Muovendomi in senso opposto sono andato a frugare negli archivi comunali della zona con le loro poche notizie rimaste (la relazione del commissario prefettizio di Costigliole posteriore di qualche giorno al 5 gennaio è irreperibile), ho consultato i documenti del Bundesarchiv di Friburgo e le foto (Bilder) di Coblenza, gli Atti del processo contro Corrado Falletti e altri (Corte d’assise straordinaria di Genova). L’incrocio delle informazioni fornite dalle varie fonti, con alcuni passaggi delle testimonianze orali, consente oggi di individuare le unità tedesche che condussero l’azione, come pure i corpi o squadre di fascisti della Repubblica sociale che vi diedero un rilevante contributo.
Diviene anche possibile comprendere meglio gli antefatti e le vicende amare del dopoguerra.
Era un qualcosa che andava compiuto per la serietà del lavoro storico, che richiede una continua revisione (non revisionismo!) critica e anche un supplemento di verità dovuto alle vittime, alle vedove, agli orfani, alle comunità di Busca e Costigliole.
LA NUOVA RICERCA
Domenica 10 gennaio sono stato chiamato nella parrocchiale di S. Maria Maddalena, dove si teneva l’annuale commemorazione dell’eccidio, ad illustrare l’uscita della nuova edizione della ricerca: ho chiesto venia se da non credente conclamato non trovavo di meglio che ricorrere alle parole di papa Francesco. In effetti certi passaggi del VII capitolo dell’enciclica “Fratres omnes” sono più illuminanti di tante elaborazioni politico-storiografiche. Parlando degli orrori del Novecento, papa Bergoglio scrive: «Da chi ha sofferto molto in modo ingiusto e crudele, non si deve esigere una specie di “perdono sociale”. La riconciliazione è un fatto personale...».

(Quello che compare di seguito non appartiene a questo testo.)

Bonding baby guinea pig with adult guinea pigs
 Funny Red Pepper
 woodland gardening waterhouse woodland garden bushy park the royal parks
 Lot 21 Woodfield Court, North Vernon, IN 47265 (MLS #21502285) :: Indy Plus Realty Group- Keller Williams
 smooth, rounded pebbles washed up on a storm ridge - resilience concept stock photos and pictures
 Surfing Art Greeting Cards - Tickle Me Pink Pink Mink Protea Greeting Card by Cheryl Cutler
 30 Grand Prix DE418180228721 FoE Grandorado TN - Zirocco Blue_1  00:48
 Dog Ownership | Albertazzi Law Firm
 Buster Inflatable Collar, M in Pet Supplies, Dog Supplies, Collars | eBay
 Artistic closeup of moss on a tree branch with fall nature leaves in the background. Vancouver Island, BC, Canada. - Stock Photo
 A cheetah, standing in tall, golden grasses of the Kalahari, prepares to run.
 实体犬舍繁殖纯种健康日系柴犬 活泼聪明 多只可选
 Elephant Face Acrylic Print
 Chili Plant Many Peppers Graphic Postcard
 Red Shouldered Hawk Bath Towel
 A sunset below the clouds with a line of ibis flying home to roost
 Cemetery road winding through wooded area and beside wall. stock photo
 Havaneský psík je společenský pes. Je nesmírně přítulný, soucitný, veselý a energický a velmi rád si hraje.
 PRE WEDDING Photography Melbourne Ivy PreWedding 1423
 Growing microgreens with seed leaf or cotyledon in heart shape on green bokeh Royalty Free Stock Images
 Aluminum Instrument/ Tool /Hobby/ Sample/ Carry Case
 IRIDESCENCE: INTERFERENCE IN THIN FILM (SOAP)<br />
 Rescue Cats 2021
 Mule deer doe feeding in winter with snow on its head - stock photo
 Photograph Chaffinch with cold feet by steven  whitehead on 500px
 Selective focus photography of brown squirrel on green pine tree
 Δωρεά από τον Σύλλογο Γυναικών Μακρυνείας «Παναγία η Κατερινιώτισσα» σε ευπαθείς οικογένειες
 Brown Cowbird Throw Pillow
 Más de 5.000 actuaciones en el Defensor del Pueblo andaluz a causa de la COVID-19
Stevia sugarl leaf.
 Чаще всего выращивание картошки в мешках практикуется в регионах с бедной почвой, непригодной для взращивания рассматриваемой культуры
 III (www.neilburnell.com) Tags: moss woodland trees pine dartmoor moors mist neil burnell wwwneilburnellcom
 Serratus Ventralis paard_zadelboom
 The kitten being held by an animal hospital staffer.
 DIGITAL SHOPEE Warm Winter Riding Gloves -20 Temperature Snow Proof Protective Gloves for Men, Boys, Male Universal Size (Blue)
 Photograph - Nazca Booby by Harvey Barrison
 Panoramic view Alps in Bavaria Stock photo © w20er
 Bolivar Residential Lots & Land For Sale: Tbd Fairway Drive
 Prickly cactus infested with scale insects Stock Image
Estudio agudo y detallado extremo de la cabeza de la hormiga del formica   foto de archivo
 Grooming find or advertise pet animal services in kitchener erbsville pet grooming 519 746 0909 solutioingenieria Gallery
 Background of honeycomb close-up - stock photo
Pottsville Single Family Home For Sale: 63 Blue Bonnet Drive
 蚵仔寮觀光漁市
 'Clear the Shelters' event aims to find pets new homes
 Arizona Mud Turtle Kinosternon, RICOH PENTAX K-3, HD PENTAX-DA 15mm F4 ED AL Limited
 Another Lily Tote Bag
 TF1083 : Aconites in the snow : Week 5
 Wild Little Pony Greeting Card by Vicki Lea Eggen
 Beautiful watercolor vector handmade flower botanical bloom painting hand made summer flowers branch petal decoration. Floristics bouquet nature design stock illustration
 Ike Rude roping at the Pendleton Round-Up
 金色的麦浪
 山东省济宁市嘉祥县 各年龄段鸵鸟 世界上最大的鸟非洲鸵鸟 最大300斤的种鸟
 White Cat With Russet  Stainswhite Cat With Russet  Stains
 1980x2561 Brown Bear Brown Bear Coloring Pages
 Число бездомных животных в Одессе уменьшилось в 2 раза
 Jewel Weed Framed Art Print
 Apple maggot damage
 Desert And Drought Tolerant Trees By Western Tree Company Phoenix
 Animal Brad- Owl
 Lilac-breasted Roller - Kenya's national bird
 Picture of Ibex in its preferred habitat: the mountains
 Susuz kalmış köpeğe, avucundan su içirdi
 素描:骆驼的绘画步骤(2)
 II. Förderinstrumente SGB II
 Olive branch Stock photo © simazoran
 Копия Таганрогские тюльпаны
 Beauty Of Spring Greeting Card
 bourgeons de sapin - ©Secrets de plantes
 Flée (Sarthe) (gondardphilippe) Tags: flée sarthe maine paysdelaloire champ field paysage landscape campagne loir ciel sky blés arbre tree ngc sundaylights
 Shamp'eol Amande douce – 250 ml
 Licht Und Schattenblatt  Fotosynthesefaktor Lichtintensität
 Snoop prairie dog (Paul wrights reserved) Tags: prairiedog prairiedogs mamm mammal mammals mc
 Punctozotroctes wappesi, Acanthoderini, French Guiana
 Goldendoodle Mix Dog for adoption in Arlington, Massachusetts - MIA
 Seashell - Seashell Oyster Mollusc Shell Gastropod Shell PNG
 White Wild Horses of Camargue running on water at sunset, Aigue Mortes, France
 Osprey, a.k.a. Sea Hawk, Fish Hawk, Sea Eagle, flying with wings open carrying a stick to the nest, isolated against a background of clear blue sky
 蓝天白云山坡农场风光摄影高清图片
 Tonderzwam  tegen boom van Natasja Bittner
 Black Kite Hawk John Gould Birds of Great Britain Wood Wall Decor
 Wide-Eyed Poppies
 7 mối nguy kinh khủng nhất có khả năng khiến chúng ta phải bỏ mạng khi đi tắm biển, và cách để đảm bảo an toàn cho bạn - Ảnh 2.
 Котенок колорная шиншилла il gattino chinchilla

Poi, dopo aver ricordato la Shoah e i grandi massacri della guerra mondiale, aggiunge in tono accorato: «È facile oggi cadere nella tentazione di voltare pagina dicendo che ormai è passato molto tempo e che bisogna guardare avanti. No, per amor di Dio! Senza memoria non si va mai avanti, non si cresce senza una memoria integra e luminosa. Abbiamo bisogno di mantenere la fiamma della coscienza collettiva, testimoniando alle generazioni successive l’orrore di ciò che accadde, che risveglia e conserva in questo modo la memoria delle vittime, affinché la coscienza umana diventi sempre più forte di fronte ad ogni volontà di dominio e di distruzione».